-- START Supplied data --
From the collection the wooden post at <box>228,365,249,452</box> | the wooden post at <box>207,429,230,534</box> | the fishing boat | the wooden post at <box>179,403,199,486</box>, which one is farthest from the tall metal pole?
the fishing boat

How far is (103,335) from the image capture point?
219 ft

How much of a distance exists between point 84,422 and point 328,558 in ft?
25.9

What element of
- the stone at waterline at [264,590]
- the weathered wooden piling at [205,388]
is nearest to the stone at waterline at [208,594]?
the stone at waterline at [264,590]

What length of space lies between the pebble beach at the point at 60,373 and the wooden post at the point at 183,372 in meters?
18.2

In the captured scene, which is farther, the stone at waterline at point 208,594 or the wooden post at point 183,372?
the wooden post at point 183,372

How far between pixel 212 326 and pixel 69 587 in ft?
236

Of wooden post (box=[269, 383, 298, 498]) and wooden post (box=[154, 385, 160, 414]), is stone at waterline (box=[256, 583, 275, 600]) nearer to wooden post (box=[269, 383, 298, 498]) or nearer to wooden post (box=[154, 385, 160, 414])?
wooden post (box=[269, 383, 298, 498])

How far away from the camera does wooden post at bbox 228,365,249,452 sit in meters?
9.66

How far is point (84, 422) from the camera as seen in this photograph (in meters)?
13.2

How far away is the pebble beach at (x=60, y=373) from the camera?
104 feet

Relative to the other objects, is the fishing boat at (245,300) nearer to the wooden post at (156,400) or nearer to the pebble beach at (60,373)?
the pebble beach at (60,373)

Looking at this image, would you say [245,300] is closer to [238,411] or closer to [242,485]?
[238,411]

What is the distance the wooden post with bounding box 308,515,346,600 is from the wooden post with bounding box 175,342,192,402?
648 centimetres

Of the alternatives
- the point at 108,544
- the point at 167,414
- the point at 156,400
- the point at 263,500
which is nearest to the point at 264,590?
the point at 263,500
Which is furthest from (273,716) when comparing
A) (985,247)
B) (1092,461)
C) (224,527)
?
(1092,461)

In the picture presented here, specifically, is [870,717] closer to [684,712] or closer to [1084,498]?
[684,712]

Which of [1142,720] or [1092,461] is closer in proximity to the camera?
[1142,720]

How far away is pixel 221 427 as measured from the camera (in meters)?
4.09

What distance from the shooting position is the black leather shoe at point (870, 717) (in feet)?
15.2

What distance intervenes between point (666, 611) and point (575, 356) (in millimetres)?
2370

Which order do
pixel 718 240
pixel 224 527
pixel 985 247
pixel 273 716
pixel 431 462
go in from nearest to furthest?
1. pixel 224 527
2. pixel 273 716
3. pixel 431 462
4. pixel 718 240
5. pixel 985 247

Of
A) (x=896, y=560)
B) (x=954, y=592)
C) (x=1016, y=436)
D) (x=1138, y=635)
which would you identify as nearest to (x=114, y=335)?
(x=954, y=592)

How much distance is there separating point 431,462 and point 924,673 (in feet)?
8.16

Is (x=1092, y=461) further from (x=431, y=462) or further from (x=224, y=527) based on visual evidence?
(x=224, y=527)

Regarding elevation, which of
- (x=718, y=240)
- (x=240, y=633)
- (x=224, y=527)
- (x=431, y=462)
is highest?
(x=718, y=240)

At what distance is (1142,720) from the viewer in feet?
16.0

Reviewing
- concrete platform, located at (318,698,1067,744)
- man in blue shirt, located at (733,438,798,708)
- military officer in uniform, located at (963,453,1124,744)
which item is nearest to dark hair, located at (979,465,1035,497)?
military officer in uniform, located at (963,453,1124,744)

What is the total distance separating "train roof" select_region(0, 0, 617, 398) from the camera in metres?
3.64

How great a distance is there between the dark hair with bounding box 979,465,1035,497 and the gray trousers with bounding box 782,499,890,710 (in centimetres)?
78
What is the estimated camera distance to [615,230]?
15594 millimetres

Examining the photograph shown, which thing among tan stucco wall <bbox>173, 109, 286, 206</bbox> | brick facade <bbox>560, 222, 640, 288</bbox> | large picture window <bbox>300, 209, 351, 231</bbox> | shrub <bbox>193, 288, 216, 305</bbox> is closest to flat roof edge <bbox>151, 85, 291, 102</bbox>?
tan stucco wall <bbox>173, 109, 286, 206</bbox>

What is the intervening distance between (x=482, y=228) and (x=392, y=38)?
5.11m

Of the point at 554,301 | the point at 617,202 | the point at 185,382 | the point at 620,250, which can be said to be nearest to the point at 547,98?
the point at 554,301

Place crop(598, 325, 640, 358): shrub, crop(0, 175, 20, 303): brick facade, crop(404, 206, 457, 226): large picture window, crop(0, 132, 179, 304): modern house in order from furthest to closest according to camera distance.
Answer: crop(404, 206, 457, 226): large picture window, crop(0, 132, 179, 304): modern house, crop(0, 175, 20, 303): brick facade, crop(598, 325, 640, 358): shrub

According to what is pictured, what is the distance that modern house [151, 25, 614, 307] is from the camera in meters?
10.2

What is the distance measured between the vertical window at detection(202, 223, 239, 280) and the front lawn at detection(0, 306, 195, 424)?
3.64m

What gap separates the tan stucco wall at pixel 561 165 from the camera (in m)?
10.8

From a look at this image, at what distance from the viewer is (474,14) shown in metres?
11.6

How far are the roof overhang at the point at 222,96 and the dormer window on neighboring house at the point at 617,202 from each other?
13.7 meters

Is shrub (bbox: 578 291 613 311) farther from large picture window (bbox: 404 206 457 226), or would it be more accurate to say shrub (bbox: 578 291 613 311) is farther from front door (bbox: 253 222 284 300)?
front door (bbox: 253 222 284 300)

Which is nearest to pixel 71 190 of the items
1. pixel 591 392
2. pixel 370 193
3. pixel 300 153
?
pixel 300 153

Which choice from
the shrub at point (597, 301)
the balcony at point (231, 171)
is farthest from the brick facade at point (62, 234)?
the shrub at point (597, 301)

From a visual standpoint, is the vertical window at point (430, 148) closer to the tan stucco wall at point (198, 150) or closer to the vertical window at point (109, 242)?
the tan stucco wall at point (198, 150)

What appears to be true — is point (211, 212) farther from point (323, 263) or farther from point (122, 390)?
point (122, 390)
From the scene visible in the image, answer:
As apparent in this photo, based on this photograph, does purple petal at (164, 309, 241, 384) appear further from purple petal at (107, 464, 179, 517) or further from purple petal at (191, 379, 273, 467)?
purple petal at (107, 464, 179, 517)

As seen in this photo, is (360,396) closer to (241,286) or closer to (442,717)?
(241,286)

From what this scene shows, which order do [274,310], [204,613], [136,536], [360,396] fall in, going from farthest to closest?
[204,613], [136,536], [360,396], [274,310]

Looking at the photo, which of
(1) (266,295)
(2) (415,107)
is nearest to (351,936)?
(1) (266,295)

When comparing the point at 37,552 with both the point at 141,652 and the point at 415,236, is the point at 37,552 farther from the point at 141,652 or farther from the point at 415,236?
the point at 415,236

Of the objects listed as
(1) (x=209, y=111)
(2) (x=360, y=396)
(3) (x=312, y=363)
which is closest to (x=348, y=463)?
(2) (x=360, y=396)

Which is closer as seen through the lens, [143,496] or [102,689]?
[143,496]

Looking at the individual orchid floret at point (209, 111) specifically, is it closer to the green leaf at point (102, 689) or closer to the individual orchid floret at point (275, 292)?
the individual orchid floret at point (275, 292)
-- END Supplied data --
### The request
Please output every record, keeping each line exact.

### Written response
From the collection the wooden post at <box>228,365,249,452</box> | the wooden post at <box>207,429,230,534</box> | the fishing boat | the wooden post at <box>179,403,199,486</box>, which one is farthest from the tall metal pole?
the fishing boat

How far is (103,335) from the image capture point?
219 ft

How much of a distance exists between point 84,422 and point 328,558 in ft?
25.9

What element of
- the stone at waterline at [264,590]
- the weathered wooden piling at [205,388]
is nearest to the stone at waterline at [208,594]?
the stone at waterline at [264,590]

What length of space lies between the pebble beach at the point at 60,373 and the wooden post at the point at 183,372 in meters?
18.2

In the captured scene, which is farther, the stone at waterline at point 208,594 or the wooden post at point 183,372?
the wooden post at point 183,372

How far between pixel 212 326 and pixel 69 587 in ft?
236

Of wooden post (box=[269, 383, 298, 498]) and wooden post (box=[154, 385, 160, 414]), is stone at waterline (box=[256, 583, 275, 600]) nearer to wooden post (box=[269, 383, 298, 498]) or nearer to wooden post (box=[154, 385, 160, 414])?
wooden post (box=[269, 383, 298, 498])

How far away from the camera does wooden post at bbox 228,365,249,452 sit in meters?
9.66

How far is point (84, 422) from the camera as seen in this photograph (in meters)?
13.2

How far away is the pebble beach at (x=60, y=373) from the camera?
104 feet

Relative to the other objects, is the fishing boat at (245,300) nearer to the wooden post at (156,400) or nearer to the pebble beach at (60,373)?
the pebble beach at (60,373)

Looking at this image, would you say [245,300] is closer to [238,411] or closer to [242,485]?
[238,411]

What is the distance the wooden post with bounding box 308,515,346,600 is from the wooden post with bounding box 175,342,192,402?
648 centimetres

Of the alternatives
- the point at 108,544
- the point at 167,414
- the point at 156,400
- the point at 263,500
which is nearest to the point at 264,590?
the point at 263,500
Which is furthest from (273,716) when comparing
A) (985,247)
B) (1092,461)
C) (224,527)
?
(1092,461)

In the picture presented here, specifically, is [870,717] closer to [684,712] or closer to [1084,498]?
[684,712]

Which of [1142,720] or [1092,461] is closer in proximity to the camera?
[1142,720]

How far away is pixel 221 427 as measured from the camera (in meters)?
4.09

What distance from the shooting position is the black leather shoe at point (870, 717) (in feet)?
15.2

What distance intervenes between point (666, 611) and point (575, 356) (in millimetres)?
2370

Which order do
pixel 718 240
pixel 224 527
pixel 985 247
pixel 273 716
pixel 431 462
go in from nearest to furthest?
1. pixel 224 527
2. pixel 273 716
3. pixel 431 462
4. pixel 718 240
5. pixel 985 247

Of
A) (x=896, y=560)
B) (x=954, y=592)
C) (x=1016, y=436)
D) (x=1138, y=635)
which would you identify as nearest to (x=114, y=335)?
(x=954, y=592)

How much distance is there separating point 431,462 and point 924,673 (in feet)?
8.16

Is (x=1092, y=461) further from (x=431, y=462) or further from (x=224, y=527) based on visual evidence?
(x=224, y=527)

Regarding elevation, which of
- (x=718, y=240)
- (x=240, y=633)
- (x=224, y=527)
- (x=431, y=462)
is highest?
(x=718, y=240)

At what distance is (1142,720) from the viewer in feet?
16.0

Reviewing
- concrete platform, located at (318,698,1067,744)
- man in blue shirt, located at (733,438,798,708)
- military officer in uniform, located at (963,453,1124,744)
which item is nearest to dark hair, located at (979,465,1035,497)?
military officer in uniform, located at (963,453,1124,744)

What is the total distance separating "train roof" select_region(0, 0, 617, 398) from the camera in metres?
3.64

How great a distance is there between the dark hair with bounding box 979,465,1035,497 and the gray trousers with bounding box 782,499,890,710 (in centimetres)?
78
What is the estimated camera distance to [615,230]?
15594 millimetres

Examining the photograph shown, which thing among tan stucco wall <bbox>173, 109, 286, 206</bbox> | brick facade <bbox>560, 222, 640, 288</bbox> | large picture window <bbox>300, 209, 351, 231</bbox> | shrub <bbox>193, 288, 216, 305</bbox> is closest to flat roof edge <bbox>151, 85, 291, 102</bbox>?
tan stucco wall <bbox>173, 109, 286, 206</bbox>

What is the intervening distance between (x=482, y=228) and (x=392, y=38)?
5.11m

Of the point at 554,301 | the point at 617,202 | the point at 185,382 | the point at 620,250, which can be said to be nearest to the point at 547,98?
the point at 554,301

Place crop(598, 325, 640, 358): shrub, crop(0, 175, 20, 303): brick facade, crop(404, 206, 457, 226): large picture window, crop(0, 132, 179, 304): modern house in order from furthest to closest according to camera distance.
Answer: crop(404, 206, 457, 226): large picture window, crop(0, 132, 179, 304): modern house, crop(0, 175, 20, 303): brick facade, crop(598, 325, 640, 358): shrub

According to what is pictured, what is the distance that modern house [151, 25, 614, 307] is from the camera in meters?
10.2

What is the distance measured between the vertical window at detection(202, 223, 239, 280) and the front lawn at detection(0, 306, 195, 424)?
3.64m

What gap separates the tan stucco wall at pixel 561 165 from the camera (in m)?
10.8

From a look at this image, at what distance from the viewer is (474,14) shown in metres?
11.6

How far are the roof overhang at the point at 222,96 and the dormer window on neighboring house at the point at 617,202 from each other?
13.7 meters

Is shrub (bbox: 578 291 613 311) farther from large picture window (bbox: 404 206 457 226), or would it be more accurate to say shrub (bbox: 578 291 613 311) is farther from front door (bbox: 253 222 284 300)?
front door (bbox: 253 222 284 300)

Which is nearest to pixel 71 190 of the items
1. pixel 591 392
2. pixel 370 193
3. pixel 300 153
?
pixel 300 153

Which choice from
the shrub at point (597, 301)
the balcony at point (231, 171)
is farthest from the brick facade at point (62, 234)?
the shrub at point (597, 301)

From a visual standpoint, is the vertical window at point (430, 148) closer to the tan stucco wall at point (198, 150) or closer to the vertical window at point (109, 242)?
the tan stucco wall at point (198, 150)

What appears to be true — is point (211, 212) farther from point (323, 263) or farther from point (122, 390)?
point (122, 390)
From the scene visible in the image, answer:
As apparent in this photo, based on this photograph, does purple petal at (164, 309, 241, 384) appear further from purple petal at (107, 464, 179, 517) or further from purple petal at (191, 379, 273, 467)?
purple petal at (107, 464, 179, 517)

As seen in this photo, is (360,396) closer to (241,286) or closer to (442,717)?
(241,286)

From what this scene shows, which order do [274,310], [204,613], [136,536], [360,396] fall in, going from farthest to closest?
[204,613], [136,536], [360,396], [274,310]

Looking at the photo, which of
(1) (266,295)
(2) (415,107)
is nearest to (351,936)?
(1) (266,295)

When comparing the point at 37,552 with both the point at 141,652 and the point at 415,236, is the point at 37,552 farther from the point at 141,652 or farther from the point at 415,236?
the point at 415,236

Of the objects listed as
(1) (x=209, y=111)
(2) (x=360, y=396)
(3) (x=312, y=363)
which is closest to (x=348, y=463)?
(2) (x=360, y=396)

Which is closer as seen through the lens, [143,496] or [102,689]?
[143,496]

Looking at the individual orchid floret at point (209, 111) specifically, is it closer to the green leaf at point (102, 689) or closer to the individual orchid floret at point (275, 292)?
the individual orchid floret at point (275, 292)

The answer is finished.